Euclidean Distance and Pearson Correlation

I recently learned there’s a useful connection between Euclidean distance and Pearson correlation: the squared Euclidean distance between two z-normalized vectors equals their Pearson distance, up to a scale factor.

This short note walks through a derivation.

Z-normalization

Let’s say we have two z-normalized vectors $x$ and $y$ in $N$ dimensions.

Z-normalizing a vector involves subtracting its mean then dividing by its standard deviation, so we know that the means $\mu_x$ and $\mu_y$ of our vectors $x$ and $y$ are zero:

$$\mu_x = \mu_y = 0$$

and their standard deviations $\sigma_x$ and $\sigma_y$ are one:

$$\sigma_x = \sigma_y = 1$$

We’re going to introduce some statistical concepts and see how they simplify under these constraints. Expressions in color are simplifications valid only under z-normalization.

Summations implicity sum over all terms: $\small{\sum{x_i} = \sum_i^Nx_i}$

Covariance

Since the means $\mu_x$ and $\mu_y$ are both zero, the numerator reduces to a dot product:

$$\operatorname{cov}(x, y) = {\sum{(x_i - \mu_{x})(y_i - \mu_{y})} \over N}$$

$$\htmlClass{special}{\operatorname{cov}(x, y) = {{\sum{x_iy_i}} \over N}}$$

Standard deviation

The standard deviations $\sigma_x$ and $\sigma_y$ both simplify to one by the definition of z-normalization:

$$\sigma_x = \sqrt{cov(x, x)}$$

$$\htmlClass{special}{\sigma_x = \sqrt{\sum{x_i^2} \over N} = 1}$$

Pearson correlation

The denominator reduces to one, leaving us with just the covariance:

$$\operatorname{P}(x, y) = {\operatorname{cov}(x, y) \over \sigma_x\sigma_y}$$

$$\htmlClass{special}{\operatorname{P}(x, y) = \operatorname{cov}(x, y) = {{\sum{x_iy_i}} \over N}}$$

Euclidean distance

Now let’s look at squared Euclidean distance between z-normalized vectors.

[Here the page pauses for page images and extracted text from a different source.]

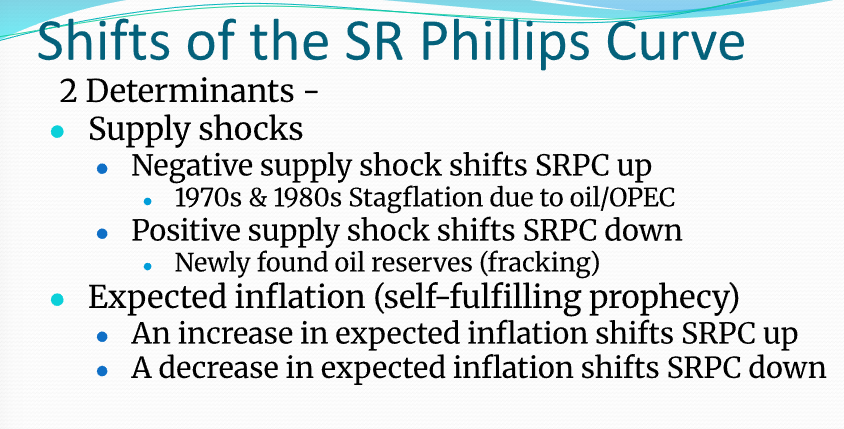 Shifts of the SR Phillips Curve

2 Determinants -

- Supply shocks
  - Negative supply shock shifts SRPC up
    - 1970s & 1980s Stagflation due to oil/OPEC
  - Positive supply shock shifts SRPC down
    - Newly found oil reserves (fracking)
- Expected inflation (self-fulfilling prophecy)
  - An increase in expected inflation shifts SRPC up
  - A decrease in expected inflation shifts SRPC down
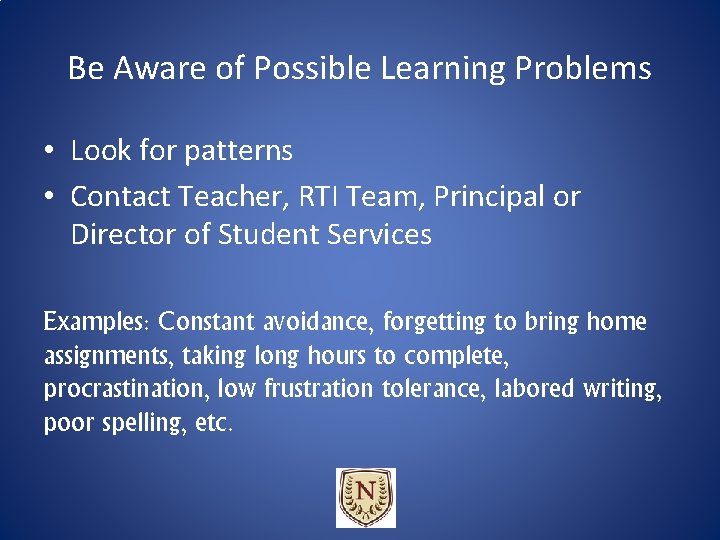 Be Aware of Possible Learning Problems

• Look for patterns
• Contact Teacher, RTI Team, Principal or Director of Student Services

Examples: Constant avoidance, forgetting to bring home assignments, taking long hours to complete, procrastination, low frustration tolerance, labored writing, poor spelling, etc.

N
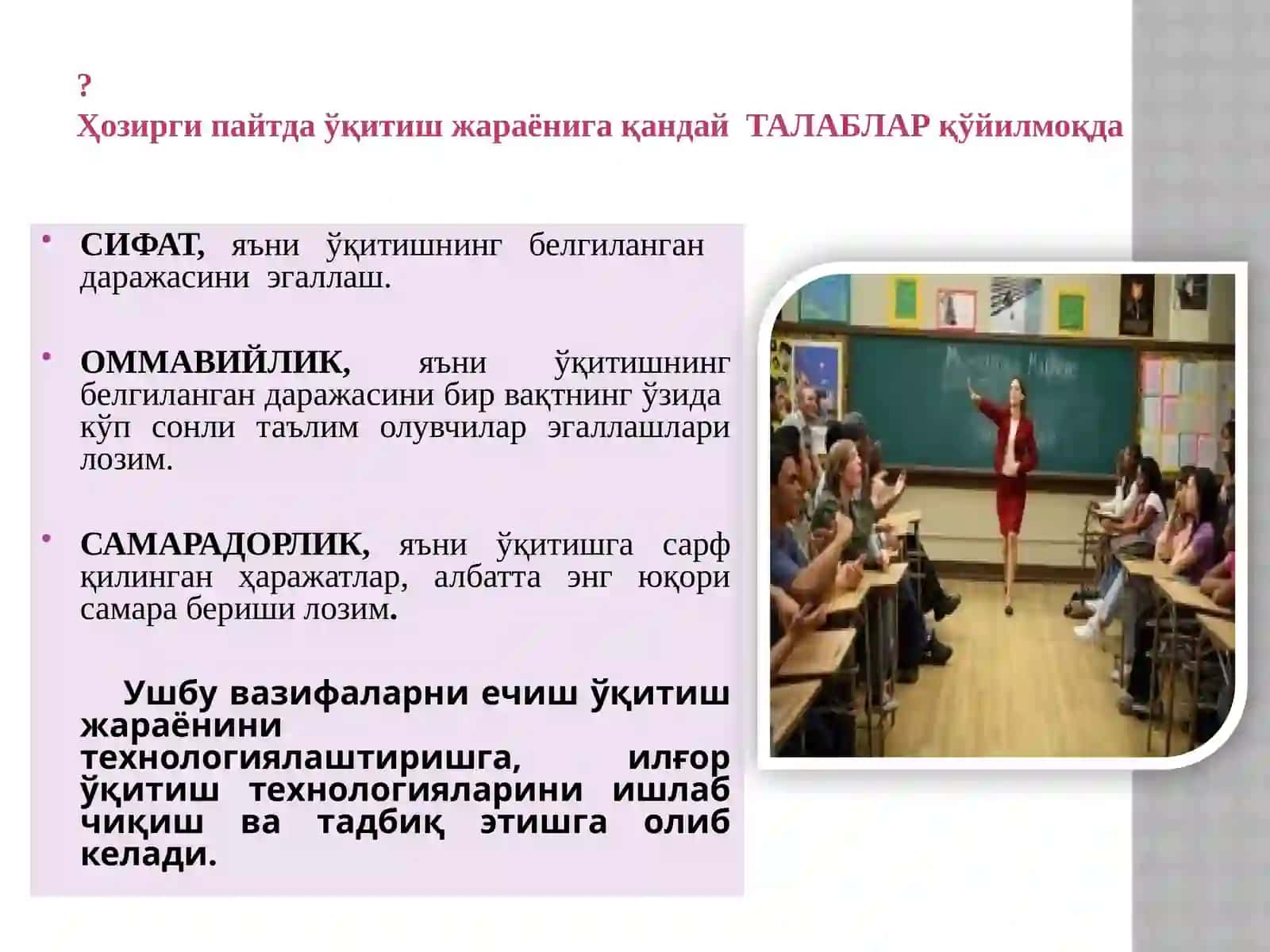 ?
Ҳозирги пайтда ўқитиш жараёнига қандай ТАЛАБЛАР қўйилмоқда

• СИФАТ, яъни ўқитишнинг белгиланган даражасини эгаллаш.

• ОММАВИЙЛИК, яъни ўқитишнинг белгиланган даражасини бир вақтнинг ўзида кўп сонли таълим олувчилар эгаллашлари лозим.

• САМАРАДОРЛИК, яъни ўқитишга сарф қилинган ҳаражатлар, албатта энг юқори самара бериши лозим.

Ушбу вазифаларни ечиш ўқитиш жараёнини технологиялаштиришга, илғор ўқитиш технологияларини ишлаб чиқиш ва тадбиқ этишга олиб келади.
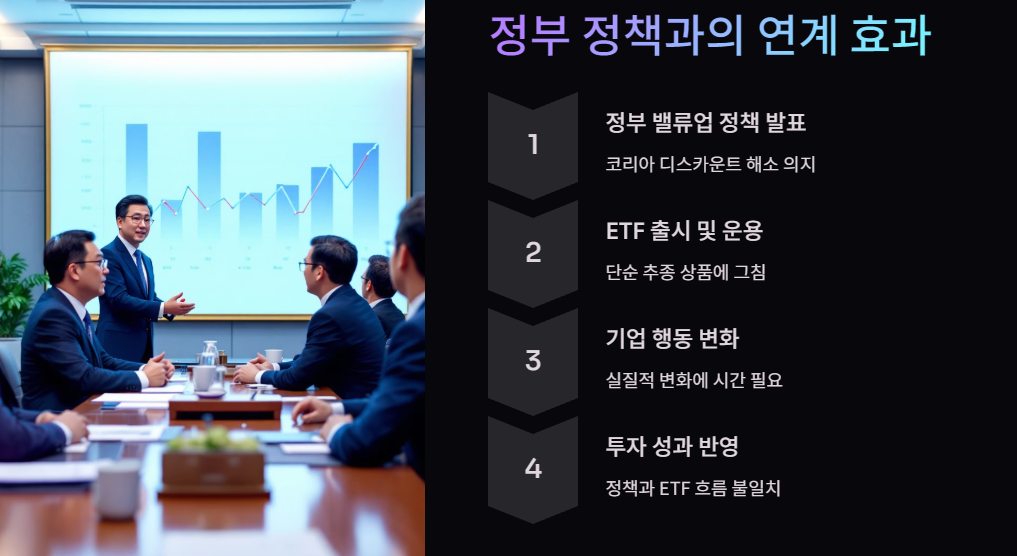 정부 정책과의 연계 효과

1

정부 밸류업 정책 발표

코리아 디스카운트 해소 의지

2

ETF 출시 및 운용

단순 추종 상품에 그침

3

기업 행동 변화

실질적 변화에 시간 필요

4

투자 성과 반영

정책과 ETF 흐름 불일치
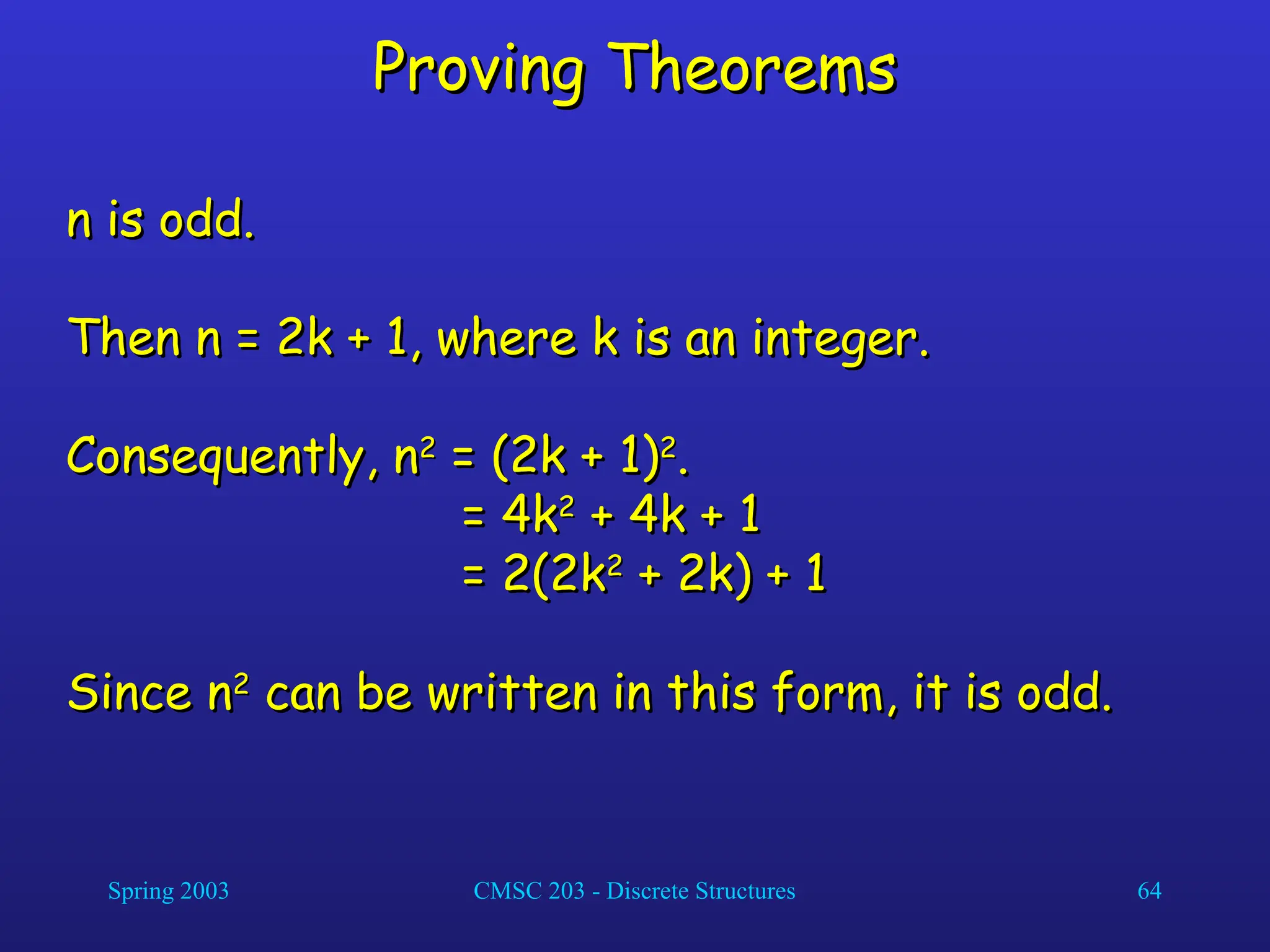 Proving Theorems

n is odd.

Then n = 2k + 1, where k is an integer.

Consequently, $n^2 = (2k + 1)^2$.
$= 4k^2 + 4k + 1$
$= 2(2k^2 + 2k) + 1$

Since $n^2$ can be written in this form, it is odd.

Spring 2003

CMSC 203 - Discrete Structures

64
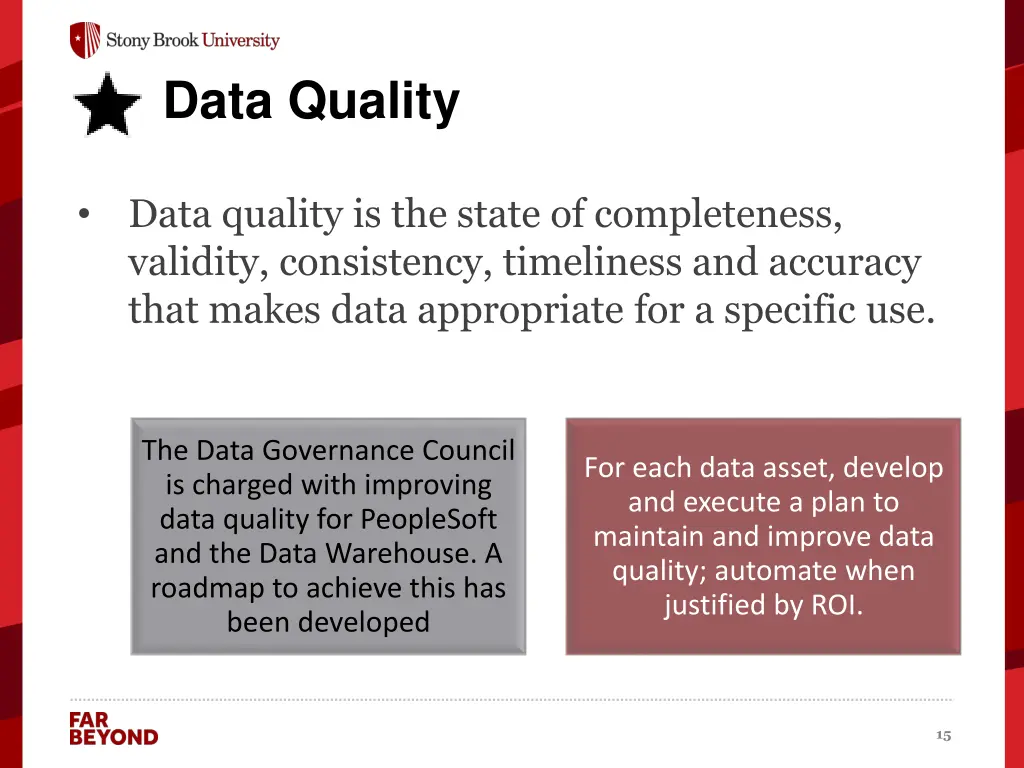 Stony Brook University

Data Quality

• Data quality is the state of completeness, validity, consistency, timeliness and accuracy that makes data appropriate for a specific use.

The Data Governance Council is charged with improving data quality for PeopleSoft and the Data Warehouse. A roadmap to achieve this has been developed

For each data asset, develop and execute a plan to maintain and improve data quality; automate when justified by ROI.

FAR BEYOND

15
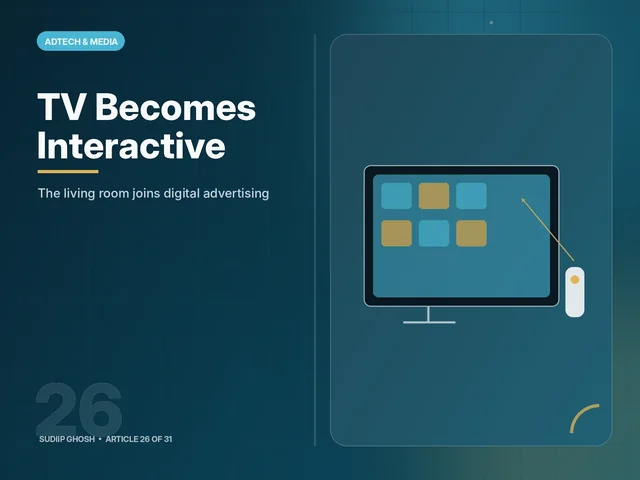 ADTECH & MEDIA

TV Becomes Interactive

The living room joins digital advertising

26

SUDIIP GHOSH • ARTICLE 26 OF 31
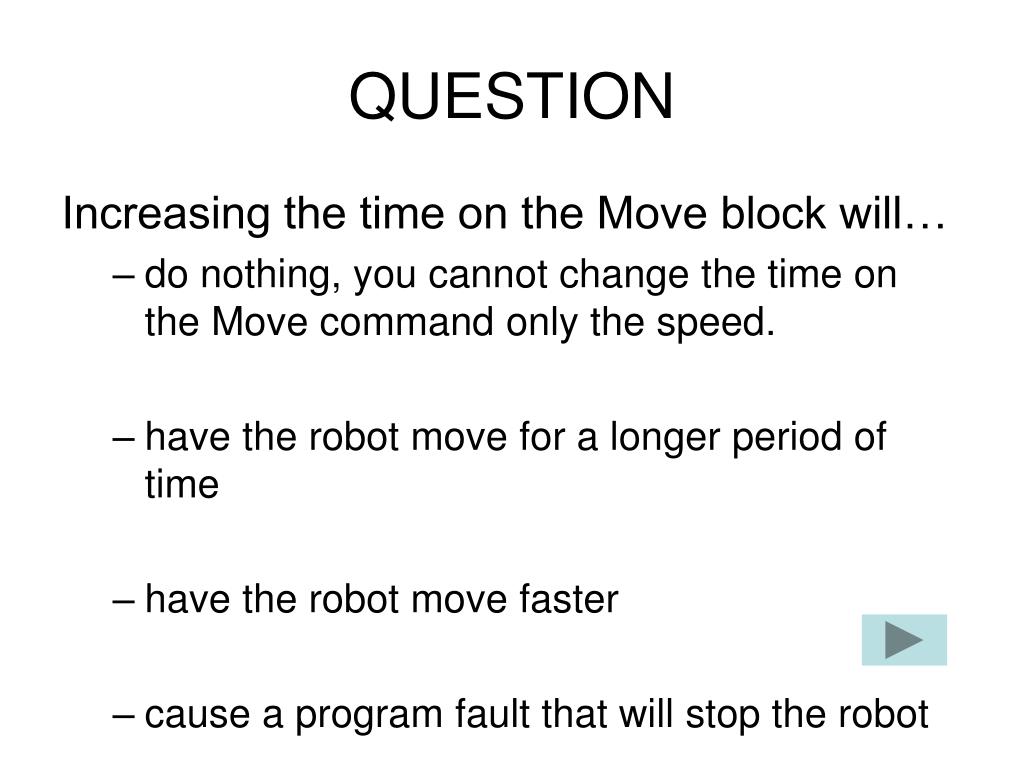 QUESTION

Increasing the time on the Move block will…

– do nothing, you cannot change the time on the Move command only the speed.

– have the robot move for a longer period of time

– have the robot move faster

– cause a program fault that will stop the robot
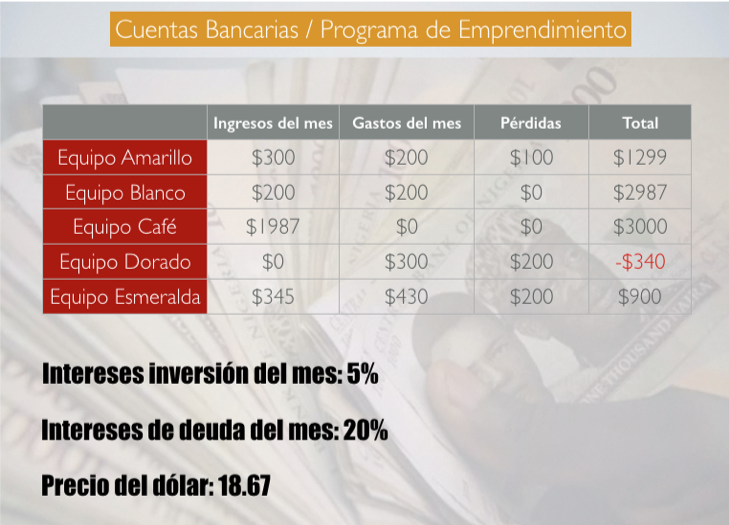 Cuentas Bancarias / Programa de Emprendimiento

| | Ingresos del mes | Gastos del mes | Pérdidas | Total |
|---|---|---|---|---|
| Equipo Amarillo | \$300 | \$200 | \$100 | \$1299 |
| Equipo Blanco | \$200 | \$200 | \$0 | \$2987 |
| Equipo Café | \$1987 | \$0 | \$0 | \$3000 |
| Equipo Dorado | \$0 | \$300 | \$200 | -\$340 |
| Equipo Esmeralda | \$345 | \$430 | \$200 | \$900 |

Intereses inversión del mes: 5%

Intereses de deuda del mes: 20%

Precio del dólar: 18.67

$$\operatorname{dist^2}(x, y) = \sum{(x_i - y_i)^2}$$

We can expand out the squared differences inside the sum:

$${\operatorname{dist^2}(x,y) =}\sum{(x_i^2 - 2x_iy_i + y_i^2)}$$ then separate out the terms into their own sums so we can tackle them one by one:

$${\operatorname{dist^2}(x,y) =} \sum{x_i^2} - 2\sum{x_iy_i} + \sum{y_i^2}$$

Let’s examine this. The two sum-of-squares terms, $\sum{x_i^2}$ and $\sum{y_i^2}$, are both $N$ times the squared standard deviation, which reduces to $N$:

Meanwhile, the middle term is $2N$ times $\operatorname{P}(x, y)$:

$$\htmlClass{light}{\sum{x_i^2} -} \underbrace{2\sum{x_iy_i}}_{2N \text { times } \operatorname{P}(x, y)} \htmlClass{light}{+ \sum{y_i^2}}$$ Putting these pieces together, our formula becomes:

$$\htmlClass{special}{\operatorname{dist^2}(x, y) = 2N - 2N \cdot \operatorname{P}(x, y)}$$

which can be simplified to:

$$\htmlClass{special}{\operatorname{dist^2}(x, y) = 2N(1 - \operatorname{P}(x, y))}$$

showing that the squared Euclidean distance between two z-normalized vectors is $2N$ times their Pearson distance.

Why does this matter?

A common trick to improve Euclidean nearest-neighbor searches is to z-normalize the vectors that you’re searching over. The connection to Pearson correlation gives us an intuition for why this works so well in practice.

Additionally, representing correlation as a distance metric allows us to use it with algorithms that rely on properties of a distance metric, such as the triangle inequality. Despite the name, Pearson distance is not actually a distance.

References

On Clustering Time Series Using Euclidean Distance and Pearson Correlation:

For time series comparisons, it has often been observed that z-score normalized Euclidean distances far outperform the unnormalized variant. In this paper we show that a z-score normalized, squared Euclidean Distance is, in fact, equal to a distance based on Pearson Correlation.